▸ **PASSAGE PROVIDED**:
A Religious Experience -- Here's The Church, There's No Steeple, But Open The Doors And See All The People

THE MOMENT CAME SHORTLY BEFORE 9 o'clock on a chilly winter's evening. Six figures knelt around a coffee table, heads bowed, eyes closed, clutching one another's hands.

"Lord Jesus," Pastor Bob Moorehead began, his Southern drawl enveloping the room. "I know I'm a sinner. I now receive you into my life as Savior and Lord."

Scott and Liz McKittrick repeated the words as Pastor Bob led the couple, in their late 30s, through the prayer of acceptance, this act of being born again.

As they finished, friends and family around the circle smiled. Moorehead wiped a tear from his left eye. "You'll have to excuse me," he said. "This is an emotional time for me." It wasn't so much theater. Moorehead is prone to tears.

Later, as he left the McKittricks' Redmond home, he shouted out his car window, "Praise the Lord!" Then he turned to his passenger and said, "That's what we call a divine appointment."

Nearly 25 years after arriving in Washington state from Enid, Okla., the Rev. Bob Moorehead, pastor of Overlake Christian Church in Kirkland, the largest Protestant church in the Northwest, still chokes up when he leads even just one soul to Jesus Christ.

And though he has built one of the most thriving church operations in all the region, Moorehead still goes out each Tuesday night, as he did when he first came to Kirkland in 1970, to knock on doors and invite the neighbors to his church, or to meet with those who visited Overlake only the week before.

"This," said Moorehead, pointing to the scores of lay people who fan out with him to share their faith and extend invitations to Overlake, "is the heartbeat of the church." While numerous churches cry out for people to fill their pews on Sundays, Overlake is one of the few churches in King County whose members regularly visit people's homes and invite them to church. "It's so simple," the pastor said.

Yet never in a million years did Moorehead or the other early builders of the church ever expect it to grow into the huge mega-church it has become, a church so large that its campus sometimes is mistaken for a high school, a church that still is growing so fast that Overlake officials say they need to move to a more expansive site in Redmond, a church that can draw more than 8,000 people to its five weekend services today and that could grow, according to Moorehead, to 15,000 to 20,000 people in 10 years.

The church's annual budget now stands at $6.4 million. The money supports 26 pastors, one of the best music programs in the area, missionaries around the world, and a slew of pastoral care and family ministries at home. Moorehead earns in the neighborhood of $70,000 a year. In 1978, the congregation raised $1.6 million in one Sunday to pay for a new sanctuary. Some members refinanced their homes or cashed in stocks and bonds.

Moorehead admits that, in the very early years, he almost threw up his hands in despair. He found Northwesterners resistant to his conservative, fundamental Bible approach. They didn't accept "the Bible said." They asked questions.

But in 1972, the church suddenly exploded. Propelled by the Boeing bust, people began to pour into Overlake. "I think they were afraid," he said. "People's props had been pulled out from under them."

And Overlake was there for them - offering a spiritual path of reassurance, with solid, definite footing. Where once Moorehead had doubts, "I realized that God was doing something that was out of my control. The hope returned. I've never lost it since then."

▸ **DATASET SECTION**:
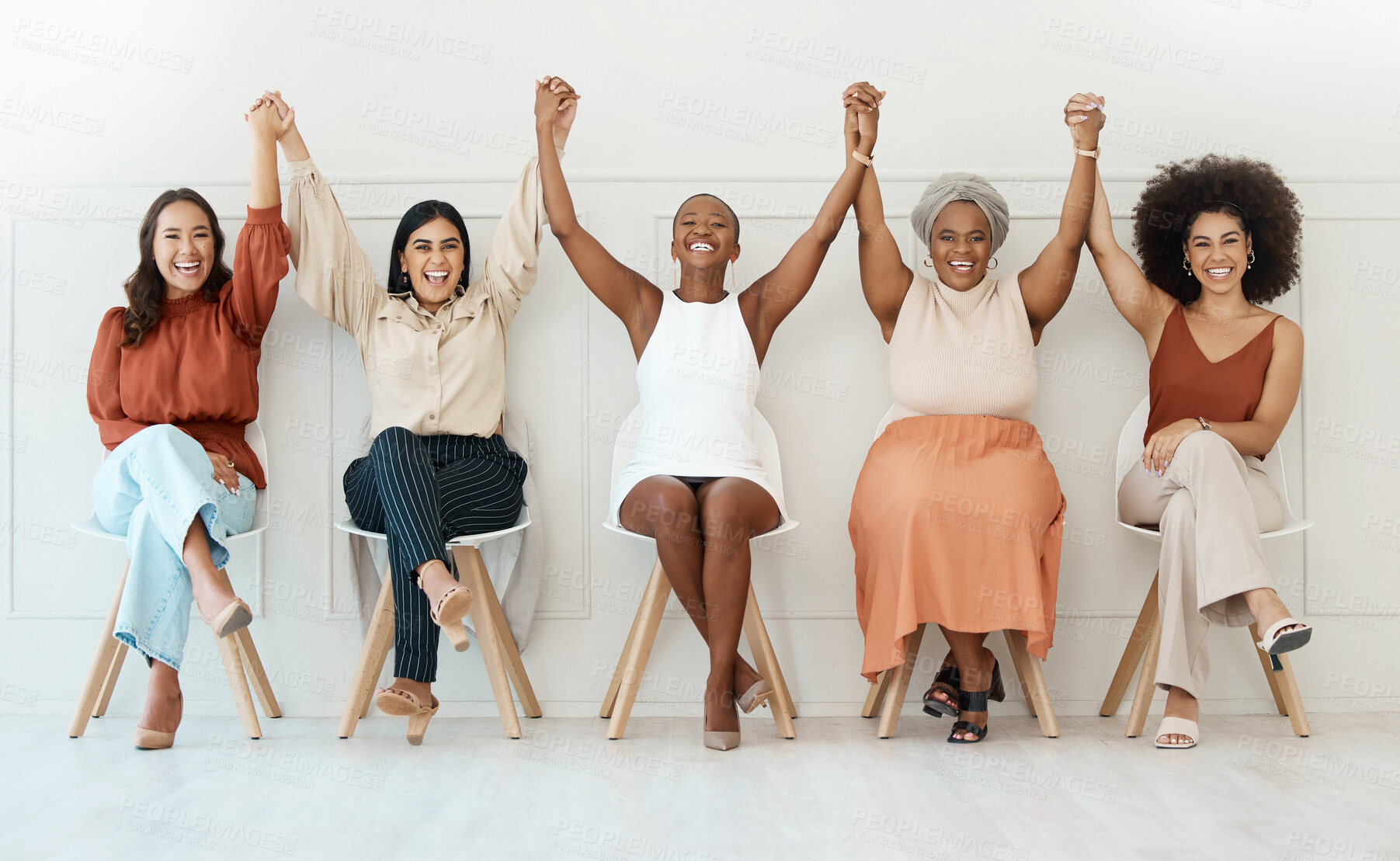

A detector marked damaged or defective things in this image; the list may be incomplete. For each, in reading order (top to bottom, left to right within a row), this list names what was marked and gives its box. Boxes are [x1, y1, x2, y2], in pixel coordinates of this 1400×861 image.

rust tank top [1148, 305, 1282, 450]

▸ **DIRECTIONS FOR THIS TASK**: According to the Overlake article, how much did the congregation raise in one Sunday in 1978 to pay for a new sanctuary? Please answer from the Overlake article only, not the data.

▸ **RESPONSE BELOW**: $1.6 million.